Lesetext:
══════

Aus dem Staatsarchiv Lodz haben wir jetzt Scans der Postkarten von Albert Tobias und seines letzten Briefs an die Lagerleitung vor dem Transport ins Vernichtungslager Kulmhof bekommen.
Am 6. Dezember 1941 schrieb er an seine Schwester Julie und wahrscheinlich an seinen Sohn Siegfried nach Mülheim. Die Postkarte wurde, wie so viele andere, wegen Überlastung des Postamtes nicht befördert. Seine Schwester hätte die Karte wahrscheinlich auch nicht mehr erreicht, denn sie wurde am 10./11. Dezember selber nach Riga deportiert. Siegfried war zu der Zeit als Rekrut in Aalborg/Dänemark stationiert, obwohl er als Halbjude gar nicht mehr hätte eingezogen werden dürfen.
Empfänger: „Fräulein Jula Tobias, Mülheim a.d. Ruhr, Auerstraße 23“
Absender: „Albert Tobias, Litzmannstadt/Ghetto, Ottilienstraße 8“
Datum: 6.12.41
Litzmannstadt 6. XII. 41
Meine liebe Jula und allerliebster [Herzchtügg?]
Persönlich konnte mich überzeugen und danke recht herzlich für die Grüße durch Herrn Lagerleiter Wolf und hab mich richtig gefreut endlich ein Lebenszeichen zu sehen, unterdessen habt ihr noch meine Adresse erhalten und hoffe ich, dass Ihr alle wohlauf seid, bin G.s.d. auch gesund. Fräulein Henle und Frau Mann hab auch schon getroffen, Bleibt mir nur gesund, dies ist mein einzige Sorge, grüßt und Küßt Euch herzinnig und bin euer Euch liebender Albert und Vati.
Schild und Brünell lassen grüßen.
Erwarte Briefe von Euch.

══════

Schreib aus dem Text über die Postkarten von Albert Tobias die Stelle wortgetreu heraus, die bei den Worten mit „Empfänger: „Fräulein Jula“ anfängt und nach „Briefe von Euch.“ aufhört.

Datenzeilen:
══════

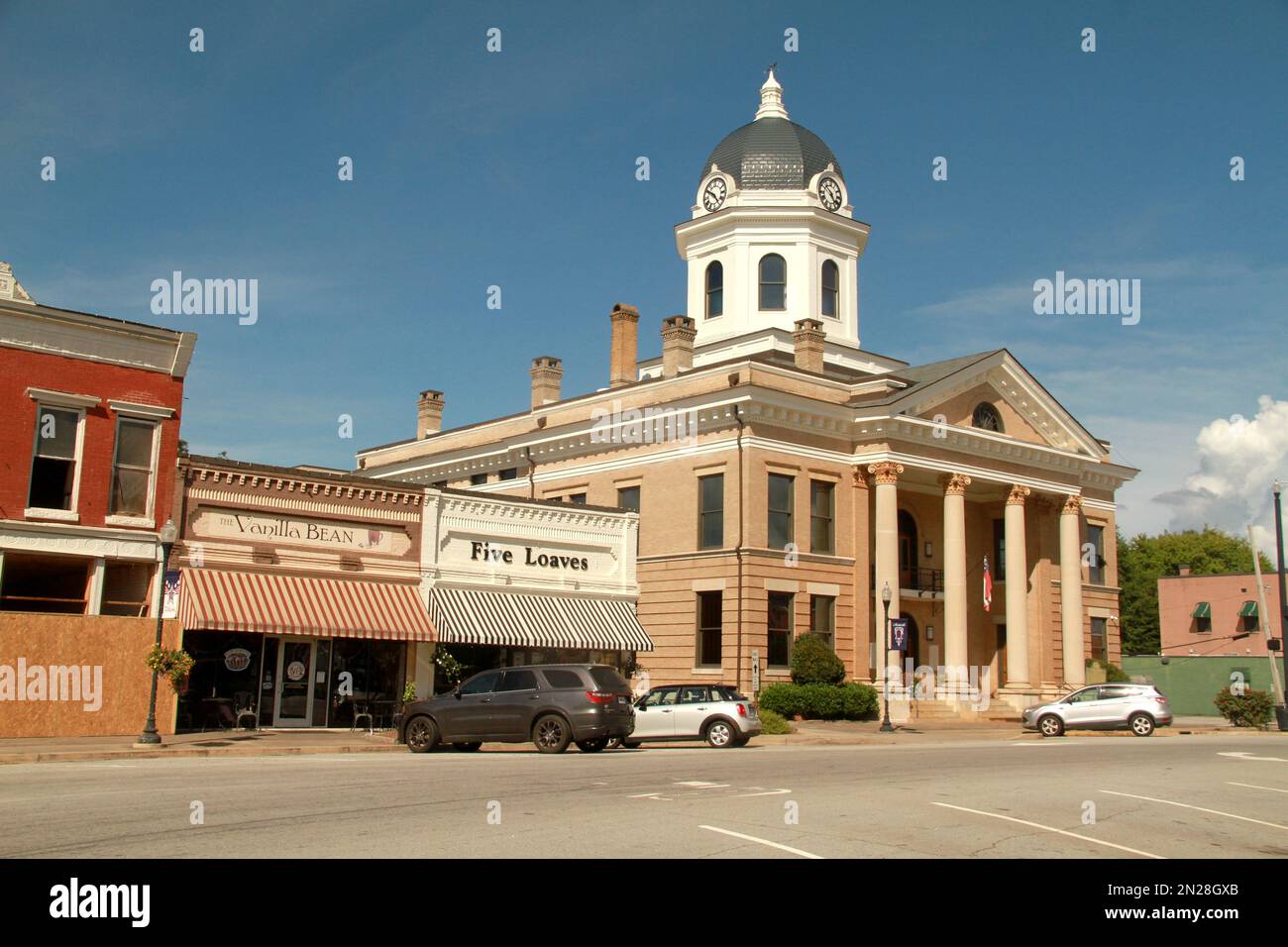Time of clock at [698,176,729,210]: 4:50
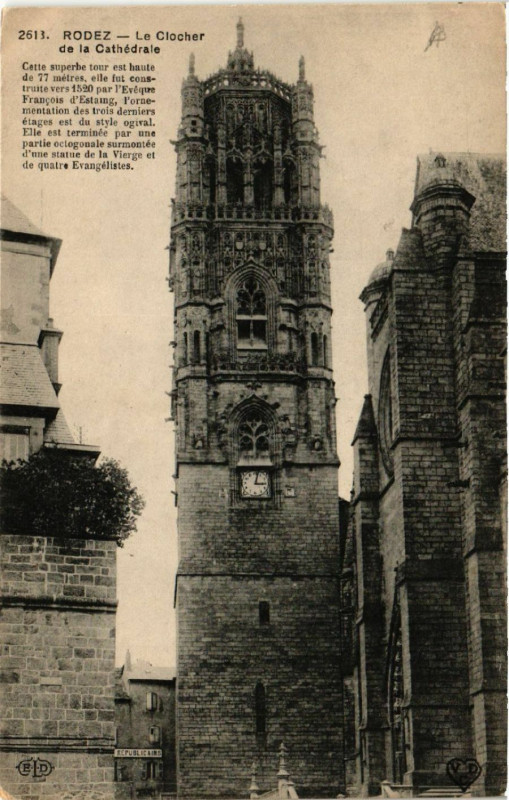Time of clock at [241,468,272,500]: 3:02
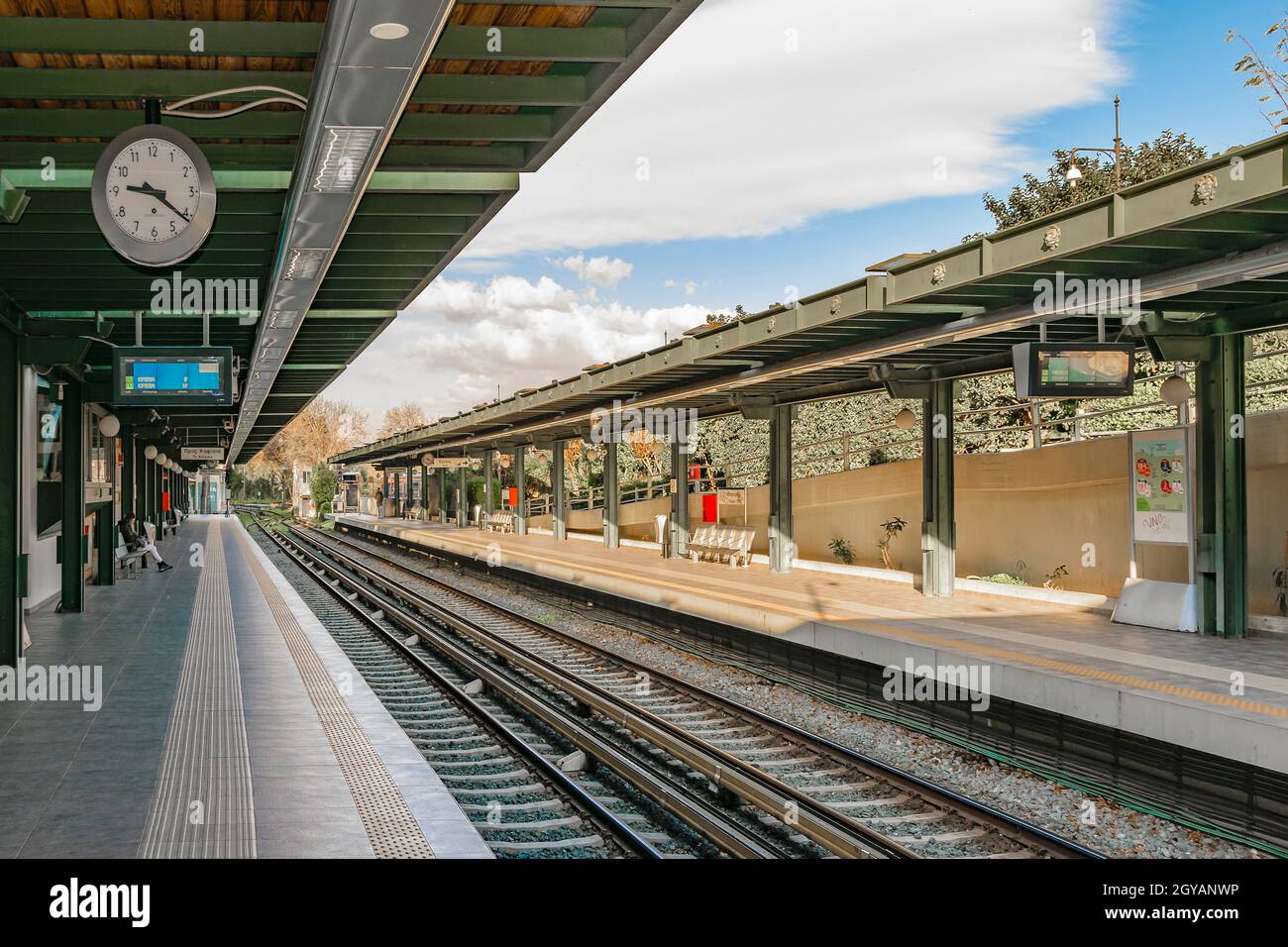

══════

Lösung:
Empfänger: „Fräulein Jula Tobias, Mülheim a.d. Ruhr, Auerstraße 23“
Absender: „Albert Tobias, Litzmannstadt/Ghetto, Ottilienstraße 8“
Datum: 6.12.41
Litzmannstadt 6. XII. 41
Meine liebe Jula und allerliebster [Herzchtügg?]
Persönlich konnte mich überzeugen und danke recht herzlich für die Grüße durch Herrn Lagerleiter Wolf und hab mich richtig gefreut endlich ein Lebenszeichen zu sehen, unterdessen habt ihr noch meine Adresse erhalten und hoffe ich, dass Ihr alle wohlauf seid, bin G.s.d. auch gesund. Fräulein Henle und Frau Mann hab auch schon getroffen, Bleibt mir nur gesund, dies ist mein einzige Sorge, grüßt und Küßt Euch herzinnig und bin euer Euch liebender Albert und Vati.
Schild und Brünell lassen grüßen.
Erwarte Briefe von Euch.